I needed to find a ranking of a large data set. Using Python, it makes sense to look at the numpy library for this.
Numpy has the function argsort, which returns index positions [1]. One would think these are exactly the ranks we are after. Unfortunately, this is not the case.
>>> import numpy as np
>>> a = [3.0, 1.0, 5.0, 2.0]
>>> indx = np.argsort(a)
>>> indx
array([1, 3, 0, 2], dtype=int64)
I would expect:
indx = [2, 0, 3, 1]
Actually, the reported indices are for a reversed mapping: from the (unknown) sorted vector to the original unsorted vector.
On the left is what I was after, and on the right is what argsort returns.
It is not very difficult to get the inverse mapping. Here are a few ways to do this:
- Using loops. Use the simple fact that for an index \(p\) and its inverse mapping \(p'\), we have: \[p_i=j \iff p'_j=i\] Looping is in general quite slow in Python. So we may want to look into some alternatives.
>>> rank = np.empty_like(indx)
>>> for i,j in enumerate(indx):
... rank[j]=i
...
>>> rank
array([2, 0, 3, 1], dtype=int64) - Fancy indexing[2]. Here we use the array indx to permute the values [0,1,2,3].

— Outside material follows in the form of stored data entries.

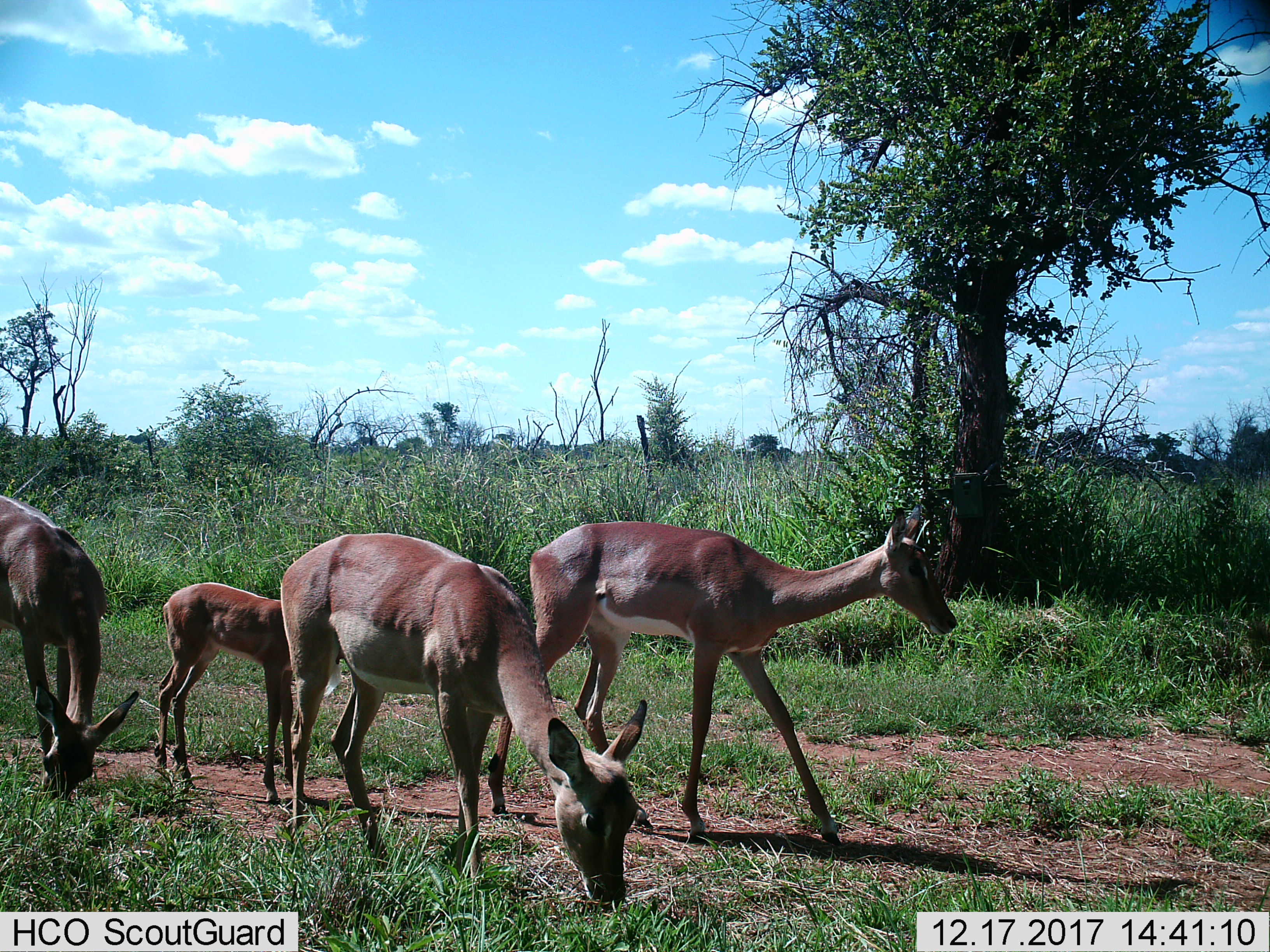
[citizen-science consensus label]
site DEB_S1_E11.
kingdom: Animalia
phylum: Chordata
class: Mammalia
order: Artiodactyla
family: Bovidae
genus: Aepyceros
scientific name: Aepyceros melampus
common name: impala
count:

>>> rank = np.empty_like(indx)
>>> rank[indx] = np.arange(len(indx))
>>> rank
array([2, 0, 3, 1], dtype=int64) - Applying argsort twice[2]. This is a bit of a surprise, but it does exactly what we want. This one is the most intriguing of course: argsort(argsort(a)) gives the ranking.
>>> rank=np.argsort(indx)
>>> rank
array([2, 0, 3, 1], dtype=int64)
An alternative is to use scipy.stats.rankdata. The above ranking can be replicated with:
>>> import scipy.stats as stats
>>> rank = stats.rankdata(a,method='ordinal')-1
>>> rank
array([2, 0, 3, 1], dtype=int64)
References
- Numpy.argsort, https://numpy.org/doc/stable/reference/generated/numpy.argsort.html
- Rank Values in Numpy Array, https://www.delftstack.com/howto/numpy/python-numpy-rank/